BEGIN

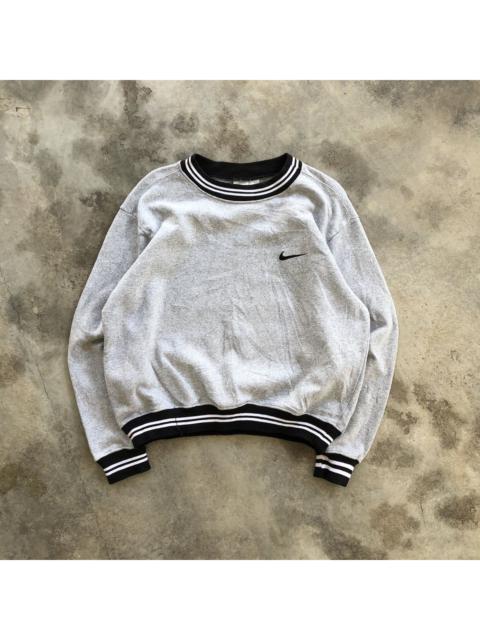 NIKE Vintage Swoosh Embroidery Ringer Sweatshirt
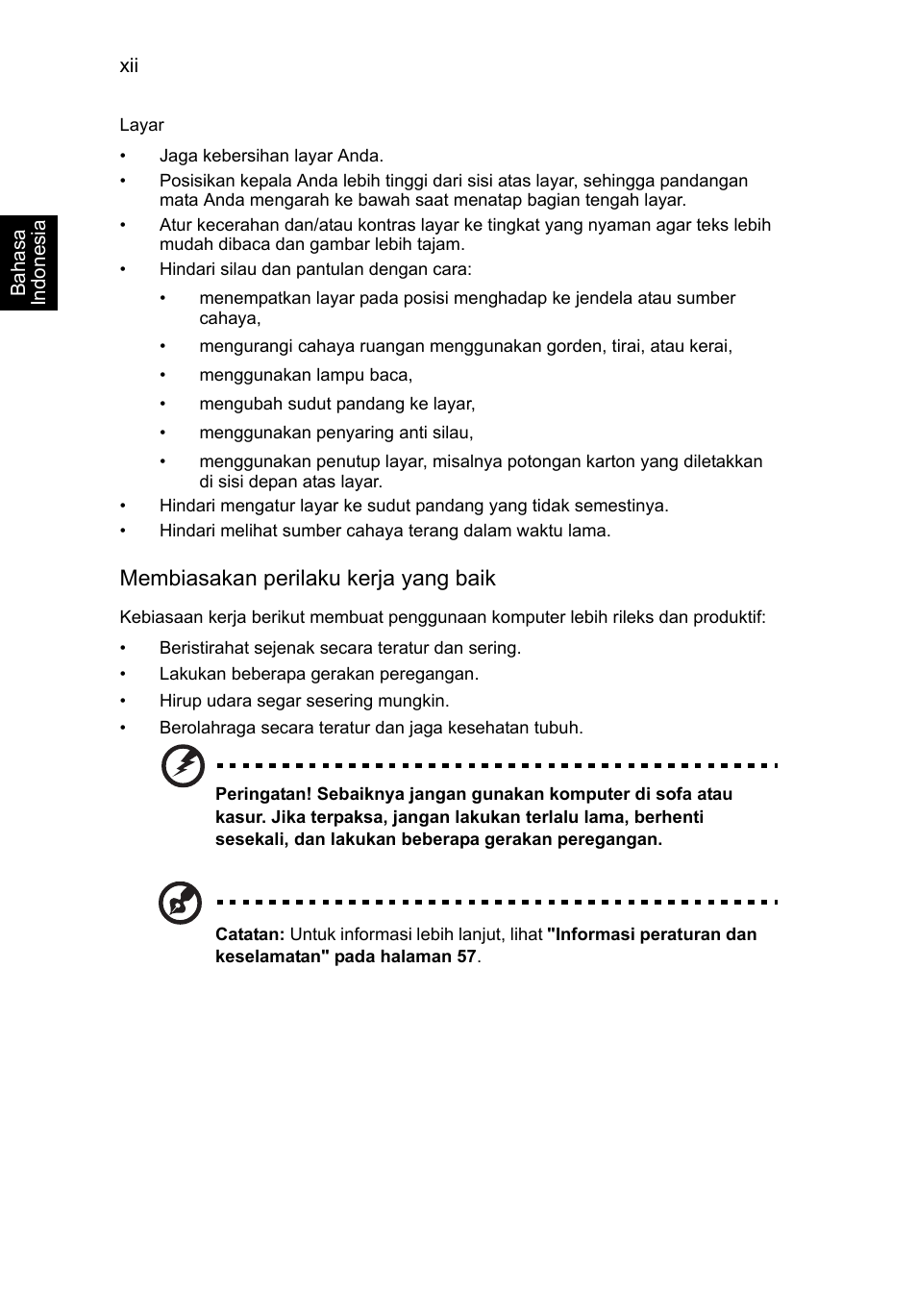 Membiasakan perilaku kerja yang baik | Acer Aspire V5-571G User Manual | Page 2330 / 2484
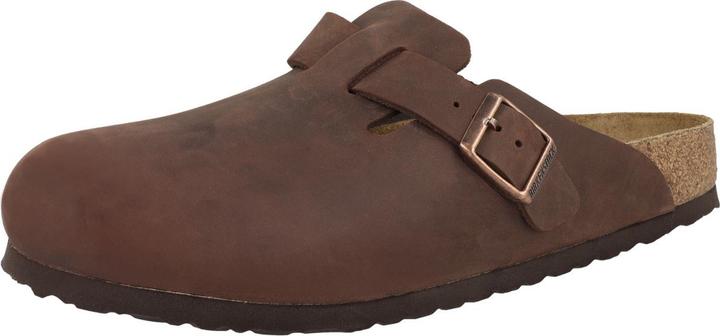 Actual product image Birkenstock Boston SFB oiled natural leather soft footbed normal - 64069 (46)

END

Quote exactly the lines from the one that contains "Membiasakan perilaku kerja" through the end of the listing above, both ends included, leaving out the pictures.

 Membiasakan perilaku kerja yang baik | Acer Aspire V5-571G User Manual | Page 2330 / 2484
 Actual product image Birkenstock Boston SFB oiled natural leather soft footbed normal - 64069 (46)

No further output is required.